Efficient Utilization of Multi-Threading Parallelism on Heterogeneous Systems for Sparse Tensor Contraction
Guoqing Xiao,Chuanghui Yin,Yuedan Chen,Mingxing Duan,Kenli Li
DOI: https://doi.org/10.1109/tpds.2024.3391254
IF: 5.3
2024-05-01
IEEE Transactions on Parallel and Distributed Systems
Abstract:Many fields of scientific simulation, such as chemistry and condensed matter physics, are increasingly eschewing dense tensor contraction in favor of sparse tensor contraction. In this work, we center around binary sparse tensor contraction (SpTC) which has the challenges of index matching and accumulation. To address these difficulties, we present GSpTC, an efficient element-wise SpTC framework on CPU-GPU heterogeneous systems. GSpTC first introduces a fine-grained partitioning strategy based on element-wise tensor contraction.
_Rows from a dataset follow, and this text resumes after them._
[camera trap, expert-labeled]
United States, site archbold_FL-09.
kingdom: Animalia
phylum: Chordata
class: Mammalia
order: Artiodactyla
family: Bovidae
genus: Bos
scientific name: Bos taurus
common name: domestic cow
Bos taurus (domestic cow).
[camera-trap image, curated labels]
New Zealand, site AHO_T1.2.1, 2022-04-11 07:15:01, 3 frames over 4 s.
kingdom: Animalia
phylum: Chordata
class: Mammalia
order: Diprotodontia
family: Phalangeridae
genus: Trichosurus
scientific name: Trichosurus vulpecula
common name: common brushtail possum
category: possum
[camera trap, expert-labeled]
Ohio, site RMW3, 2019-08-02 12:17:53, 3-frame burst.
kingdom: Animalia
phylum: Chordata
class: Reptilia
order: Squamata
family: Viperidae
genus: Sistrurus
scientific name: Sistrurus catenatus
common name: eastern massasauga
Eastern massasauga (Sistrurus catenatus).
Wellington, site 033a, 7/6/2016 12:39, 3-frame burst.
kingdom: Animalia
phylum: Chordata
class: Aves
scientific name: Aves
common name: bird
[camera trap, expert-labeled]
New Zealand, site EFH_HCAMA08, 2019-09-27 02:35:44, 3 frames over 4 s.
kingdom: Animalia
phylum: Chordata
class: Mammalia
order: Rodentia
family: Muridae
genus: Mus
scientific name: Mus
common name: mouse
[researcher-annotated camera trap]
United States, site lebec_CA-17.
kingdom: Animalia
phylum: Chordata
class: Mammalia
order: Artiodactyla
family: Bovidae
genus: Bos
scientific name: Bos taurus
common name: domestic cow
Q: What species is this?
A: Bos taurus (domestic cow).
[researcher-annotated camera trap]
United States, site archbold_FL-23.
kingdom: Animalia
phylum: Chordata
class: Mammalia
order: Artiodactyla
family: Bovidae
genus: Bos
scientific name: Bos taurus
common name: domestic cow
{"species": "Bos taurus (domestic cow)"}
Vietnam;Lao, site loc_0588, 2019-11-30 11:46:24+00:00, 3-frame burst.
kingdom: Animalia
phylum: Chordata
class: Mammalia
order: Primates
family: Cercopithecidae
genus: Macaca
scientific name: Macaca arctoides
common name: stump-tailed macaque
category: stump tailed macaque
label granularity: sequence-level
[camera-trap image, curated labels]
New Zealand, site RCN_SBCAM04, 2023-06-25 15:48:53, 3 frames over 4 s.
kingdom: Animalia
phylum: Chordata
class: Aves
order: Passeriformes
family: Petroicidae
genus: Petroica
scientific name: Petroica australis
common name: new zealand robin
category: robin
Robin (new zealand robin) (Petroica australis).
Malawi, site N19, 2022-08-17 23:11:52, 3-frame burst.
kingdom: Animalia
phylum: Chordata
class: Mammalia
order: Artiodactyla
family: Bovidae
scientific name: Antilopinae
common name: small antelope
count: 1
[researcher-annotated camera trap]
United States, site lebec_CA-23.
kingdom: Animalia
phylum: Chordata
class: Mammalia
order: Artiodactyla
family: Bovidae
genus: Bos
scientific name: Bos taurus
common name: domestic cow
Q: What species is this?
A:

By analyzing and selecting appropriate dimension partitioning strategies, we can efficiently utilize the multi-threading parallelism on GPUs and optimize the overall performance of GSpTC. In particular, GSpTC leverages multi-threading parallelism on GPUs for the contraction phase and merging phase, which greatly accelerates the computation phase in sparse tensor contraction computations. Furthermore, GSpTC employs parallel pipeline technology to hide the data transmission time between the host and the device, further enhancing its performance. As a result, GSpTC achieves an average performance improvement of 267% compared to the previous state-of-the-art framework Sparta.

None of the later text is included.